Testosterone and estrogen shape growth hormone release and the downstream insulin-like growth factor-1 response.

In men, testosterone function should be read alongside sleep fragmentation, abdominal visceral fat, fasting insulin, and alcohol intake. In women, estrogen route matters because oral estrogen can raise growth hormone while lowering liver-produced insulin-like growth factor-1, while transdermal estrogen is less likely to reduce insulin-like growth factor-1 through first-pass liver metabolism.

Testosterone and estrogen do not fix growth hormone. They shape how strongly the growth hormone release process responds.

6. Cortisol and corticotropin-releasing hormone physiology: lower late-evening arousal before the first sleep block

Corticotropin-releasing hormone can blunt the growth hormone response to growth hormone-releasing hormone in humans. Glucocorticoids can also increase somatostatin restraint.

That makes late-evening arousal a practical target. Demanding work, conflict, intense exercise, and emotionally activating inputs are better placed earlier when possible. A repeatable wind-down works when it lowers arousal, not because it checks off a long sleep hygiene list.

If early waking is the dominant pattern, the relevant question is which physiology is active at that time: cortisol and corticotropin-releasing hormone, blood sugar, temperature, inflammation, or another profile.

7. Inflammation and alcohol: separate chronic inflammatory load from the acute alcohol effect

Inflammation can reduce growth hormone receptor sensitivity and insulin-like growth factor-1 activity through cytokines, SOCS proteins, and changes in insulin-like growth factor binding proteins.

The useful starting points are measurable and concrete: sleep-apnea testing when relevant, oral health, resistance training, fiber intake, omega-3-rich foods, and reducing abdominal visceral fat. Broad anti-inflammatory language is less useful than naming the inputs that can be verified.

Alcohol sits in a separate category because human sleep-lab data directly show suppression of nighttime growth hormone. If growth hormone is the concern, alcohol timing and dose belong in the same review as sleep depth, insulin exposure, and early waking.

8. Somatostatin

Somatostatin is the hypothalamic hormone that suppresses growth hormone release.

The practical work is not to micromanage somatostatin directly. The practical work is to reduce the conditions that tend to increase somatostatin restraint or reduce growth hormone-releasing hormone activity: late arousal, mismatched sleep timing, elevated insulin exposure, inflammation, alcohol, and chronic caloric excess.

9. Energy balance and meal timing: avoid chronic excess

Fasting studies show that growth hormone release responds strongly to energy state. Two days of fasting can raise growth hormone production several-fold. Overfeeding can suppress growth hormone within days.

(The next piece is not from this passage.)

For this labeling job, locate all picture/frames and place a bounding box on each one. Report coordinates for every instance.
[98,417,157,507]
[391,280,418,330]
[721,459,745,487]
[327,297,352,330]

That does not make extended fasting the universal action step. The practical emphasis is caloric balance, fewer late calories, and enough protein and resistance training to protect lean tissue.

If fasting is used, the useful frame is evidence that growth hormone release responds to insulin exposure, ghrelin rhythm, and energy state. The goal is not a fasting-induced spike. The goal is a nightly release that occurs in a supportive metabolic context.


Section 6. Longevity data does not support maximizing growth hormone

The longevity data does not support maximizing growth hormone. It supports enough growth hormone activity to maintain tissue function, with insulin-like growth factor-1 staying in a physiologic range.

Across midlife, the first question is usually not whether growth hormone can be forced higher. The better question is whether the conditions for timed release are still present.

Each condition gives you a more useful question than “How do I raise growth hormone?”

Supporting these conditions may or may not produce a specific growth hormone number on a lab test.

But it addresses the sleep, metabolic, inflammatory, and neuroendocrine conditions that determine whether growth hormone is released at the right time and translated into healthy hormone function that supports brain health, prevents frailty and promotes longvevity.